Comment by mtlmtlmtlmtl

8 months ago

Yeah, NNUE is a separate invention that unfortunately, Deepmind often get undeserved credit for inspiring. It didn't even originate in chess engines but a shogi version of Stockfish. Architecture is completely different from the nets in Leela or Alpha Zero.

Wait, so progress on Stockfish would happen regardless of Alpha Chess? I always thought they were inspired by it in the newer versions, and got much improved rating from incorporating it.

  • Well, NNUE is surprisingly similar to what Stockfish was doing before NNUE. Before it was doing what's called piece-square tables. The basic idea(the stockfish evaluator had a lot more going on in addition, using multiple tables and interpolating between them based on game phase) is to assign some heuristic value to every square, for every piece. So it's just a 6x8x8 array that maps piece positions to values.

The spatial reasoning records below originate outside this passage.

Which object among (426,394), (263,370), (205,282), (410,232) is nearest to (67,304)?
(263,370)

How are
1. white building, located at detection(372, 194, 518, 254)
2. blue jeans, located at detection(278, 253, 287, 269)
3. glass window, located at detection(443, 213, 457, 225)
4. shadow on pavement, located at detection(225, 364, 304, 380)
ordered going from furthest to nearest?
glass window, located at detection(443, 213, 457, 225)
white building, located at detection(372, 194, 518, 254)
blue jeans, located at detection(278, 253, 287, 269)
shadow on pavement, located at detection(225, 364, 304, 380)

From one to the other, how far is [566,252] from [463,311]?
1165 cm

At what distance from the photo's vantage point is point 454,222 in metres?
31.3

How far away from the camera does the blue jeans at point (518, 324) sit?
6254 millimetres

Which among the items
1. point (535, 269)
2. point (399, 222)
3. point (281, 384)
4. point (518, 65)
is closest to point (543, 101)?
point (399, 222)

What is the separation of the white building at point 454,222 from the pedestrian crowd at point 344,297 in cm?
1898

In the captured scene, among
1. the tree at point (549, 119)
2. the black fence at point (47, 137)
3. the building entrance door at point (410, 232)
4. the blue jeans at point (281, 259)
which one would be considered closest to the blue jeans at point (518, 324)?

    To get the evaluation of the whole position, you add up all of these mappings for the pieces on the board with opposite signs for the opposing players.

    If you blur your eyes a little, this already looks a lot like a neural net. It's just a big summation of terms, and if you leave in a 0*(whatever value) for every piece that's not present, you've effectively embedded your lookup table into a giant mathematical expression that can be optimised by gradient descent.

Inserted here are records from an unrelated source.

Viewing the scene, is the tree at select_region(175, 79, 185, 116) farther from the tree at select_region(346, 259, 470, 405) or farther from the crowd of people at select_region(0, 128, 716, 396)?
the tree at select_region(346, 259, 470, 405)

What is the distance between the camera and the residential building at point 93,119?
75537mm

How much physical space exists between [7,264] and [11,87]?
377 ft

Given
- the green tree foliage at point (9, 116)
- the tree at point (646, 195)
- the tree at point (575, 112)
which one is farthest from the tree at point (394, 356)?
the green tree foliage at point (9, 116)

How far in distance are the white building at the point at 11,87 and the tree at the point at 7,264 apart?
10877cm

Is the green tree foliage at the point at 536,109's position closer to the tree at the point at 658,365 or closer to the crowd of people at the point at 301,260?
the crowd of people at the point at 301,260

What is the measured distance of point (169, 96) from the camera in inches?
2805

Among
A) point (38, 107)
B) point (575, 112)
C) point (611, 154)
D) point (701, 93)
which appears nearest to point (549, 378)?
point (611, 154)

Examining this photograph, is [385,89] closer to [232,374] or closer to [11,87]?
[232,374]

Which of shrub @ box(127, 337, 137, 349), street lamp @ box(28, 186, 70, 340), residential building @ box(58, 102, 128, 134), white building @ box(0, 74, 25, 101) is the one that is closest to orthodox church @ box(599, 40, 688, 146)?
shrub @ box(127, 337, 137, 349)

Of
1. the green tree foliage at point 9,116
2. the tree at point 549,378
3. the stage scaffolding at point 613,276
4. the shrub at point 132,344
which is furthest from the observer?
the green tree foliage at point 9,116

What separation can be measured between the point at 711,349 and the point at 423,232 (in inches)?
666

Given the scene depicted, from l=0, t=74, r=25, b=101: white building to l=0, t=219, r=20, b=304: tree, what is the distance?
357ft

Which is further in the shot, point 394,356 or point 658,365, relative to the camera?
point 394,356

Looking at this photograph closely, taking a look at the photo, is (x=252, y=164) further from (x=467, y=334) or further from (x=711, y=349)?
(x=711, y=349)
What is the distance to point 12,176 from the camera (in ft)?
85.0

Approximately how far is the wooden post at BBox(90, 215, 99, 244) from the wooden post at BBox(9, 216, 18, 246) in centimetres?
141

    The reason computer shogi programmers stumbled on this is that they were experimenting with adding more dimensions to the piece-square table, specifically via indexing by king position as well. So now you have 4 or 5 dimensions, making for a pretty massive array. Hand-tuning all the values becomes less and less feasible, and so I think discovering this idea of rearchitecting it as a neural-net was more or less inevitable.

    So NNUE is actually just a pretty natural evolution of what they were doing before.